Article:
(begin)

My background was a Farmer for 15 years.. sold to start into this industry because it looked like fun from the outside.. I made the right decision.. I say go for it, plus you have this forum with so much help, I would never have gotten into this DTG Biz without T Shirt forums here to help.


----------



## Ethix (Jun 6, 2014)

I recently installed a canopy over our printer to help battle humidity issues and it has been quite helpful especially over night. At end of day I close all panels with humidifier running on low and in the morning humidity level are between 70 an 80%. Pop Up Canopy, Camping Tents, Party Tent - Quictent USA


----------



## SaintsDesigns (May 8, 2010)

logos95 said:


> That makes me chuckle! You rip on the ones that "don't understand the concept of profit and ROI, opting to compete on price over quality," but don't consider the costs involved in becoming a "real" business with a dedicated storefront or location. We have 3000 square feet of retail store housing a hundred thousand dollars worth of equipment and forty thousand dollars worth of display merchandise and we consider ourselves a "mom and pop shop" compared to the big boys, so to me your the same as the ones your ripping on. It's all relative!


The town I live in there wouldntnt be much walk in business, all my work comes from the net my biggest market is the usa, canada, australia and some parts of europe ... im doing really well at the moment, but why pay for premises when I own a £380k 4 bed detached house with a lot more rooms i dont use ? not paying for the extra building and taxes associated with such, Im getting a quicker ROI ...

(end)

Supplied information:
(begin)

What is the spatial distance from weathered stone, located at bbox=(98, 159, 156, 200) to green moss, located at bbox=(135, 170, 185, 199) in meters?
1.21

(end)

Challenge: Extend the forum thread about starting and running a DTG printing business, beginning immediately after its last sentence.

Reply:
just to add locally they complain paying more than £10 a shirt as others are doing them for £5 ... internationally I charge £15 to £25 a shirt + p&p ... hence me not wanting a store front 

my business garment work comes from me going out getting it, prior to this I was a new business development account manager for a large PLC dealing with SME up to Blue chip companies ... again ive not needed a store front ... maybe if i was in another location I would agree with you more ...


----------



## SaintsDesigns (May 8, 2010)

logos95 said:


> That makes me chuckle! becoming a "real" business


some of the large retail companies I dealt with in my past life all have closed their shop and opted for web sales and warehouses ... they have reduced their overheads and increased profits ... "real" profits ...


----------



## metalbone (Sep 7, 2013)

I have to agree with Saints. I live in a small town and walk in traffic would be non existent. I do plan on eventually building a shop (to make my wife happy when i get all my crap out of her house) but not until later and not until I have the time and money to warrant it. 90% of my business is dealing with graphic designers. I don't deal alot with end consumers. Any business dealings I have I go to the customers location, graphic designers included.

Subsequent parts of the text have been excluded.